The researchers then decided to see what would happen if they boosted sirtuin levels in normal mice as they aged. They treated the mice with a compound called NMN, which is a precursor to NAD, a coenzyme that activates SIRT1. NAD levels normally drop as animals age, which is believed to be caused by a combination of reduced NAD production and faster NAD degradation. After 18-month-old mice were treated with NMN for two months, their capillary density was restored to levels typically seen in young mice, and they experienced a 56 to 80 percent improvement in endurance. Beneficial effects were also seen in mice up to 32 months of age (comparable to humans in their 80s).

The researchers also found that SIRT1 activity in endothelial cells is critical for the beneficial effects of exercise in young mice. In mice, exercise generally stimulates growth of new blood vessels and boosts muscle mass. However, when the researchers knocked out SIRT1 in endothelial cells of 10-month-old mice, then put them on a four-week treadmill running program, they found that the exercise did not produce the same gains seen in normal 10-month-old mice on the same training plan. If validated in humans, the findings would suggest that boosting sirtuin levels may help older people retain their muscle mass with exercise. Studies in humans have shown that age-related muscle loss can be partially staved off with exercise, especially weight training.

Comments

It is quite amazing to me that even 10 years later people are still taking swipes at Sinclair & Co over the Sirtris deal. If GSK shows up at your doorstep with $720 M offering to pay a kings ransom for what is a pile of beans, what would you do? The fact that Sirtris didn't pan out, but the science has evolved quite spendidly, and yet people still whine about how someone got rich over it, is just downright pathetic. Pharmaceutical companies spend hundreds of millions of dollars in Alzheimer's research & development, but not through splashy acquisitions per se, and all that money still goes into various pockets of people and companies. And when those drugs don't work out, are you railing against the promotional scientists for their failed work?

Bottom line: Your first two paragraphs are a bunch of asinine "purist" drivel.

Posted by: Alan Donahue at March 22nd, 2018 7:05 PM

@Alan Donahue: If the same sequence of events had played out absent the relentless promotional exaggeration of potential outcomes, I'd have no complaints.

Posted by: Reason at March 22nd, 2018 7:34 PM

@Alan Donahue, I guess problem is not that Sinclair has sold uselles junk for $720 M 10 years ago. In fact in the fist time he really could not know what will or will not work. The problem is the following:

a) Sinclair publicly support rejuvenation biotechnology, SENS and life extention,
b) given his wealth he could alone finance all SENS programme, which costs no more than $500 M now, hovever, he doesn't,
c) now he does exactly the same with NMN what he did with the sirtuins 10 years ago, even though now we knows much more on biology and much more confident that any results will be marginal.

Conclusion: he either fool or cynic and liar. And he really do not look like a fool! ;-)

Posted by: Ariel at March 22nd, 2018 8:45 PM

@Reason Oh please. You act like you are completely unaware of what goes on Silicon Valley or other burgeoning industries, where the marketing hype can often exceed technical reality. It happens everywhere, all the time. When Larry Ellison sold Oracle 5.0 to dozens of clients, the software didn't even work.

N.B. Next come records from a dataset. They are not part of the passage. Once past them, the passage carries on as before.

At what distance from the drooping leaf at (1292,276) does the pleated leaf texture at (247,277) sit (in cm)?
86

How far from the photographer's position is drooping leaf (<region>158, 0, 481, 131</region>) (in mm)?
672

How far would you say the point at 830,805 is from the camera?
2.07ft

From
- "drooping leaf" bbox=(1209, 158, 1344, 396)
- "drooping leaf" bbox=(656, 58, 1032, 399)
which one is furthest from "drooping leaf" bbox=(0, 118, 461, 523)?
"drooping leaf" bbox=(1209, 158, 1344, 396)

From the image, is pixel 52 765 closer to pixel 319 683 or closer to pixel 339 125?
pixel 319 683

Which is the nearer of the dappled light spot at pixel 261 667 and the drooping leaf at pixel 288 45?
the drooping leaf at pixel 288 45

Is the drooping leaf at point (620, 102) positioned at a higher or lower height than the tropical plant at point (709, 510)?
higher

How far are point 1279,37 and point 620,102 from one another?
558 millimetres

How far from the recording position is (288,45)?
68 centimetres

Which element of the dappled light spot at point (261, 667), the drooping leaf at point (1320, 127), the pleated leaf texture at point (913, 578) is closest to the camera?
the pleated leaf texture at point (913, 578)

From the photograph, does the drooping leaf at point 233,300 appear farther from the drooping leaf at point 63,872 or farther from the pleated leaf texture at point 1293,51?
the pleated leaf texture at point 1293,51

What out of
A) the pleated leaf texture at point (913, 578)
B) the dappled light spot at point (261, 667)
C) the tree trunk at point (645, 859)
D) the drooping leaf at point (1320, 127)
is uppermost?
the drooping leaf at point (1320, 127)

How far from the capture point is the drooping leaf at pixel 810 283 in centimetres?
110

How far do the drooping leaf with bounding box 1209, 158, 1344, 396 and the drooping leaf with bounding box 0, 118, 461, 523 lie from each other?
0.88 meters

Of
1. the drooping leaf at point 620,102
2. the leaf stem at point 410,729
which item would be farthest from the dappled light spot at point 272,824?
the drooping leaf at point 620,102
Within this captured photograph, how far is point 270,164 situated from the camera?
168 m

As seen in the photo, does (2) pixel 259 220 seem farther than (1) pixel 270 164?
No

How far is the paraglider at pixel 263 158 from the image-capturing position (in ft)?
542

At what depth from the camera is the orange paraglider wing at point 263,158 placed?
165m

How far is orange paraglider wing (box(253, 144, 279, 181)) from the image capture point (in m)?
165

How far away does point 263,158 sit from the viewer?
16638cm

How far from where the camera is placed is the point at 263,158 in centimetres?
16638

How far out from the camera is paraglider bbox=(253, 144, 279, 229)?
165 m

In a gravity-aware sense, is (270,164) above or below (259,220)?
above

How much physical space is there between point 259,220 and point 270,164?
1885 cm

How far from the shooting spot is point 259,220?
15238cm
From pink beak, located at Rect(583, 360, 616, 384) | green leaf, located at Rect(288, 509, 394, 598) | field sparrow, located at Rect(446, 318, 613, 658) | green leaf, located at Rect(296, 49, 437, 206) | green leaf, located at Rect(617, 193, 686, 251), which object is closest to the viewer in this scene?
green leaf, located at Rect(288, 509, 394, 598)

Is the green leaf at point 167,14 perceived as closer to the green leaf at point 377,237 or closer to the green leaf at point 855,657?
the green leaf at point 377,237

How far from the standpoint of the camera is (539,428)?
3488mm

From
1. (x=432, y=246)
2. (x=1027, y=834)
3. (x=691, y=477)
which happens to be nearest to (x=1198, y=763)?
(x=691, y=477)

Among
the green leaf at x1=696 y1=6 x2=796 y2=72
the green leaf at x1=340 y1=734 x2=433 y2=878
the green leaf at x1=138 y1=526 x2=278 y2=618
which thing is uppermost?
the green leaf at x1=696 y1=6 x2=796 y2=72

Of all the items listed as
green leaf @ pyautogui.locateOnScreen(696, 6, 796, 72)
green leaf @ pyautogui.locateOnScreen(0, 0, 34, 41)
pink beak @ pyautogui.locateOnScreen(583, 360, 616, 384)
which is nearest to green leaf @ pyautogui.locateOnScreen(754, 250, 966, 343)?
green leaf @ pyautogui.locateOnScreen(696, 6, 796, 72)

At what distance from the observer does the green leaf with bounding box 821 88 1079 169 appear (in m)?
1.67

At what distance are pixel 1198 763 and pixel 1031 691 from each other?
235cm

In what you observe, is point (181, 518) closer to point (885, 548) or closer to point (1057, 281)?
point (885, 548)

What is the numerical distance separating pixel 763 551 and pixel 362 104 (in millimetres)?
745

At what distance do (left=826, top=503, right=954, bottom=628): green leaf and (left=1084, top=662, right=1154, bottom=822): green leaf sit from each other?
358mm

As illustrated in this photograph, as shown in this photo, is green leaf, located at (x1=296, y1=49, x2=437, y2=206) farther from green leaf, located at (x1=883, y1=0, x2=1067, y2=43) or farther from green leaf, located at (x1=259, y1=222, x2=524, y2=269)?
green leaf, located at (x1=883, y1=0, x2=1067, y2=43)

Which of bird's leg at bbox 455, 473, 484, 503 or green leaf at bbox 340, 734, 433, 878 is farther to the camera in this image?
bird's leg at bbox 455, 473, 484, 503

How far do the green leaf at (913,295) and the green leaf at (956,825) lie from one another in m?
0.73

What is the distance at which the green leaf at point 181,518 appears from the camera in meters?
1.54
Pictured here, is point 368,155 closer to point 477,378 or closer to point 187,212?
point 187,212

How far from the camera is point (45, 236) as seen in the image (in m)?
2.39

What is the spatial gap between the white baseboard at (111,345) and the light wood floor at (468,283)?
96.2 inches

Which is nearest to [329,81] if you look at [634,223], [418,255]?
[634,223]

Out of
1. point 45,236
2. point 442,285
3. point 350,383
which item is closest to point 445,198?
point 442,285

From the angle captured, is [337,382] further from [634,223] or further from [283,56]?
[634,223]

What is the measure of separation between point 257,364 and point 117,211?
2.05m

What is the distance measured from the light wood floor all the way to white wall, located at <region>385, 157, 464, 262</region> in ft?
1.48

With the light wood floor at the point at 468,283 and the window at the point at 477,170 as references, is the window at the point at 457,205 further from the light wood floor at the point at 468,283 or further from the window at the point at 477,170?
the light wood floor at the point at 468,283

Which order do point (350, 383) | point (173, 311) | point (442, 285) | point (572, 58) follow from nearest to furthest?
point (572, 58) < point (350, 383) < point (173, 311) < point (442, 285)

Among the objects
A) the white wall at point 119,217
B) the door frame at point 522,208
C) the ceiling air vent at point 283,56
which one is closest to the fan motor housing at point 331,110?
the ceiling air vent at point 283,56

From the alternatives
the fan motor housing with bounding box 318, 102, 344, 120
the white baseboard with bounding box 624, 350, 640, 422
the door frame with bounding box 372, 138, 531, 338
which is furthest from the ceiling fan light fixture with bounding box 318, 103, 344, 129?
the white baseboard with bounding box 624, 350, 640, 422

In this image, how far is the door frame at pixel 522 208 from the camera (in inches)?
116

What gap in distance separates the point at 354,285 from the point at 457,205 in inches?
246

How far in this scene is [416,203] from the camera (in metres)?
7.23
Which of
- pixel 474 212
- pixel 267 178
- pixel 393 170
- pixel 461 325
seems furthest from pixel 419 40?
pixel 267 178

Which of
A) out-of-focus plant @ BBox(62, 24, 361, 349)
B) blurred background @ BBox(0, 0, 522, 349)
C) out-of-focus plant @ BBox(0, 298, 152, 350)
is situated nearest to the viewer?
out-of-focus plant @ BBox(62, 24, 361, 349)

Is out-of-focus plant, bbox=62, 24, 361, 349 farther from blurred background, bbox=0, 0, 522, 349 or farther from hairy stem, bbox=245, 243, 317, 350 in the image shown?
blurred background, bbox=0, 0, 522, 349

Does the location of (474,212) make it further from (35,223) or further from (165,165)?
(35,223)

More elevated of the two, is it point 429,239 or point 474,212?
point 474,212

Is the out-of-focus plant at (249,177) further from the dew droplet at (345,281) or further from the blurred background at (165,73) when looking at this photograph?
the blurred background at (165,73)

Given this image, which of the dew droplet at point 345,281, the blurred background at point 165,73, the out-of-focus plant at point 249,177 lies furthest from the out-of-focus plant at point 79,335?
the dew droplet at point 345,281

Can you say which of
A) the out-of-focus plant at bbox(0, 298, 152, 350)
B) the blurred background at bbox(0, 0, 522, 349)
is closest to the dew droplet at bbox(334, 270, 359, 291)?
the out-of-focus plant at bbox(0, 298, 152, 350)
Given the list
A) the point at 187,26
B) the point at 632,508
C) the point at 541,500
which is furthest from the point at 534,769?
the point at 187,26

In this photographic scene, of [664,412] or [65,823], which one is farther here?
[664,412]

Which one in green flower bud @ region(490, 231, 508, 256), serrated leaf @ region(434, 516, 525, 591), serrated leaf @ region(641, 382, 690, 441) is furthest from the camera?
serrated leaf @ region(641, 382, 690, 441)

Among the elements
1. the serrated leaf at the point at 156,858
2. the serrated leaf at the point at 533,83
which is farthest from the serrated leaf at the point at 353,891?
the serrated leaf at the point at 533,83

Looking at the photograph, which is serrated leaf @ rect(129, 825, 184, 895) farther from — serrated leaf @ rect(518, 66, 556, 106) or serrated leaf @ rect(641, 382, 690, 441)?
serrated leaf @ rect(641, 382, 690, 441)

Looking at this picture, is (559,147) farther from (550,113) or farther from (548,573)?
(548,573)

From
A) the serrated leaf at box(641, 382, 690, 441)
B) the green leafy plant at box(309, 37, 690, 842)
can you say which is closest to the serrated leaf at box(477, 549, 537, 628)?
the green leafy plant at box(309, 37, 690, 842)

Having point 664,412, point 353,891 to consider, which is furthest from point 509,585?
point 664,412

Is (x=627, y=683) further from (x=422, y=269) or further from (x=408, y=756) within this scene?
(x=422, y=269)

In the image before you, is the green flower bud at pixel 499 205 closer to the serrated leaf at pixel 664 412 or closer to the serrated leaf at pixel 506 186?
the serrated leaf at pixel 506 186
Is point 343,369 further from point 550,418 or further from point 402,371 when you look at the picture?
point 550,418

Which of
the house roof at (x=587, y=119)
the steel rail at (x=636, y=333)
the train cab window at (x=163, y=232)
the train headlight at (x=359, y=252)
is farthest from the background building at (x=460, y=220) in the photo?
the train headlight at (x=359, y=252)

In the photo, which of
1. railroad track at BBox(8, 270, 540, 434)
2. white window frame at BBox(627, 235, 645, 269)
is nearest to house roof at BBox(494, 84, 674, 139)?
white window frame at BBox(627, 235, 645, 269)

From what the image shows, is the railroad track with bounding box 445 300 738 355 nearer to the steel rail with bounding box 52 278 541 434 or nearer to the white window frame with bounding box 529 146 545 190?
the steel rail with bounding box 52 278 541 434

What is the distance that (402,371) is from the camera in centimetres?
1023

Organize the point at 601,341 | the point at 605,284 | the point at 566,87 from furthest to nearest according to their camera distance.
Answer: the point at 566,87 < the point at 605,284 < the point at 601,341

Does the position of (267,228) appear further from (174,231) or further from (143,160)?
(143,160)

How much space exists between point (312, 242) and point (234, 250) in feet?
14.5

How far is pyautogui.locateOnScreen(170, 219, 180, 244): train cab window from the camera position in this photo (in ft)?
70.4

@Ariel The idea that you think you know better about where Sinclair should spend his own personal wealth is astonishing and presumptuous. And Sinclair doesn't have $500 M, because there were many other owners of Sirtris. Maybe post your calendar for the next year online and your bank account balance. Then let everyone (crowd source) tell you how you can better spend your time and money.

I'm not saying Sinclair is the greatest thing to happen to longevity science. I just find it so pathetic that people are still taking shots at him 10 years later. Bad deals happen all the time, particularly in pharma. Promising drugs die in clinical development all the time. Pinning it on Sinclair and him 'getting rich' is so lame. These persistent false equivalences between the 'purity of SENS and Aubrey' and 'the evil scoundrels from Sirtris like David Sinclair' is just that. False.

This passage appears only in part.